1. Burden of HAI across three COVID-19 waves
In our study of COVID-19 HAI, we report numbers of HAI that are comparable to other centres3,4. Interestingly, our study spans the first three waves of the COVID-19 pandemic in Belgium; the number and percentages of HAI in our centre were stable across the first two waves, and increased towards the third wave, despite more control measures in place by that time of the pandemic. This may reflect more infectious variants as well as more systematic screening of all hospital admissions. Indeed, the percentage of symptomatic HAI patients with time was lowest during the third wave, probably reflecting vaccination rollout, earlier diagnoses and more exhaustive testing across the hospital.
2. Characteristics of HAI vs CAI
We then went on to describe symptomatic HAI and compared them to CAI. Again, there may have been some selection bias reflected in our results; for example, patients with a HAI are expected to be in poorer health before infection, since they were already hospitalised.
In the univariate analysis, some factors seemed to support this selection of sicker patients: our HAI patients were older, had higher frailty scores, more pronounced smoking habits and more comorbidities. Higher percentage of malignancies, kidney disease and older age were also observed in a British study on HAI versus CAI COVID-1914. With increased age, frailty, comorbidities, and initial reason for hospitalization in mind, it might not come as a surprise that HAI patients had a longer hospital stay from the time of COVID-19 diagnosis. Furthermore, more HAI patients were admitted to the ICU during their stay, compared to CAI. Finally, the mortality was also significantly higher in HAI, compared to CAI patients. Again, these differences are probably due to the selected population, rather than a causal link with HAI per se. Other studies had similar findings which confirm the extent of the problem of HAIs in hospitalized patients7.

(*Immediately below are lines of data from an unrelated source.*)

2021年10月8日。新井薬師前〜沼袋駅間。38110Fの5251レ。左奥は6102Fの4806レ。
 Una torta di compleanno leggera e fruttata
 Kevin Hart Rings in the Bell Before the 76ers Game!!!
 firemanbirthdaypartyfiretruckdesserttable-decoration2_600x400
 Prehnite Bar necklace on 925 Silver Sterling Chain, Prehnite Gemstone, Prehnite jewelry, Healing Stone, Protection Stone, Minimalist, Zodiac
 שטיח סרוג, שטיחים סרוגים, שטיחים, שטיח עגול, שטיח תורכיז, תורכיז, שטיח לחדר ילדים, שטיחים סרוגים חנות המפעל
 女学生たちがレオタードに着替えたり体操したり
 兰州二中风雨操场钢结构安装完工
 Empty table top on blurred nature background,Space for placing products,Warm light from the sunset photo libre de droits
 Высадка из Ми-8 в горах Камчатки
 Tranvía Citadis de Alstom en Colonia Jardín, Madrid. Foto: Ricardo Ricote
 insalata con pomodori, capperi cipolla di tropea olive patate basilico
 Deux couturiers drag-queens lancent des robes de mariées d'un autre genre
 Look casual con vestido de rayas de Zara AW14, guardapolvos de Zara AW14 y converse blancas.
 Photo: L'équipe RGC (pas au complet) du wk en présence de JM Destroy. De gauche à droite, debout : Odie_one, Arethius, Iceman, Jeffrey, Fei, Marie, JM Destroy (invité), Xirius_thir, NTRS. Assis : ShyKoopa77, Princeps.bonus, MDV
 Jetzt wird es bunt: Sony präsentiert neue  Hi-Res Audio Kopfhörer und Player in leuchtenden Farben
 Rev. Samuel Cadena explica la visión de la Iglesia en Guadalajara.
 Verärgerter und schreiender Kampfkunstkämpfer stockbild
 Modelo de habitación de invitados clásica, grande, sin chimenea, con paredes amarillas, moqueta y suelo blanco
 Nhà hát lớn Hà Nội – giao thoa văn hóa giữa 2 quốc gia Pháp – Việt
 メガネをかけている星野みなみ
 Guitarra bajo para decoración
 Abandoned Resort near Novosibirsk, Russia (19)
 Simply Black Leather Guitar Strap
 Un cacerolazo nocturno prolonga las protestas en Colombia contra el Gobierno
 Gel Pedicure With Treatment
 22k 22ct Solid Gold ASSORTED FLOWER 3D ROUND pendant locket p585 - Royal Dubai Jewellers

Apparent differences in the presence or absence of symptoms between HAI and CAI patients might be due to the timing of COVID-19 diagnoses. Indeed, as HAI might be diagnosed at an earlier stage of the disease, because of timeliness of disease detection and laboratory testing – especially at later waves of COVID-19, certain symptoms might not yet have been present in some HAI cases. Similarly for laboratory data, in particular the significantly lower CRP levels in HAI patients which may be indicative of an earlier stage of COVID-1913. Other confounders for some laboratory findings, for e.g. D-dimers, are the underlying pathologies of hospitalized patients.
In the multivariate analysis frailty (+), thrombocytes (+) and CRP (-) were significantly associated with HAI. These may become important parameters to take into account when trying to decide if a patient has acquired his/her infection in hospital. Of note, BMI was not significantly associated with having a HAI, compared to a CAI, but we must stress we did not assess associations with severe outcomes – so our results cannot draw any conclusion on the link between BMI amongst HAI and severe COVID-19 disease.
3. Cluster analysis
In part B of the results’ section, we report correlations between clinical criteria for the diagnosis of an HAI and genetic sequencing data. When considering bias and limitations, it is true that we were only able to sequence a proportion of the HAI samples.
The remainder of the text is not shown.